Some threads to read:

https://smokingmeatforums.com/threads/slicer-chefs-choice-610-vs-615.270551/

https://www.smokingmeatforums.com/threads/looking-for-a-meat-slicer-urgently.251595/

https://smokingmeatforums.com/threads/slicer-recommendations.257470/


----------



## tallbm (Dec 17, 2017)

I moved to using the Chef's Choice 615 with the smooth blade.  I highly recommend it for the fact that it works well and is MUCH easier to clean then other options.


----------



## GaryHibbert (Dec 17, 2017)

I went cheap.  After using the slicer twice, I'm now looking for a better one.  Believe me, cheap often ends up costing more.
Gary


----------



## lathrop (Dec 17, 2017)

old sarge said:


> A sharp knife is about as cheap as you can get.  Beyond that, I would look for something with a good warranty.  Weston, LEM, and of course the models from Chef's Choice are good starting places.  Going cheap often begets problems.

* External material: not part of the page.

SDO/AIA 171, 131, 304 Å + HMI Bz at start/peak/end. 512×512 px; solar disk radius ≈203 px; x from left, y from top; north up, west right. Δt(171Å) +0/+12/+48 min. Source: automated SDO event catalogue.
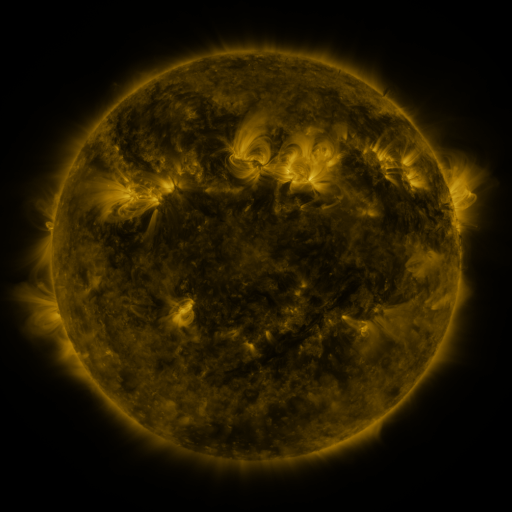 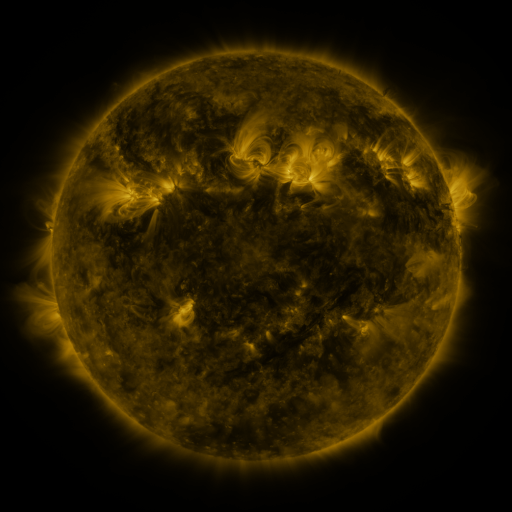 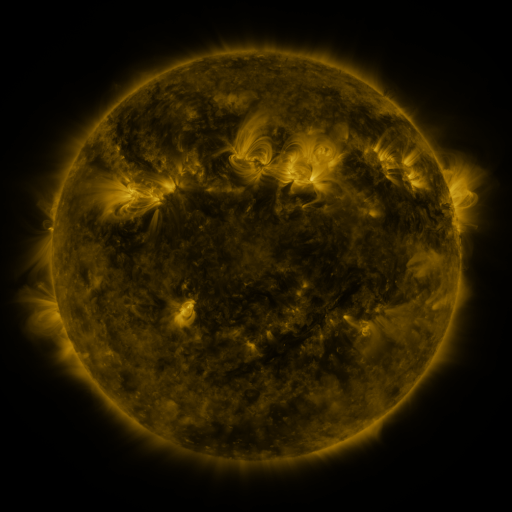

I AM CURRENTLY USING THE SHARP KNIFE APPROACH. i WOULD LIKE SOMETHING THAT WILL GIVE REALLY THIN SLICES. NOTICED tHAT i CAN GET REFURBED WAREINGS ON LINE AND THAT THEY PROVIDE PARTS. HAS ANY ONE USED ONE. tHERE ARE SOME OLD LINE CO. NAMES STILL AROUND.


----------



## lathrop (Dec 25, 2017)

I ordered a Waring "factory Refurb" The feed slide was really sticky. and the blade wobbled a bit. I oiled the slide and it worked OK not perfect. I slice some hard salami and it does Ok. not great.


----------



## billyj571 (Jan 13, 2018)

Cabelas has a sale going on warranty for life.


----------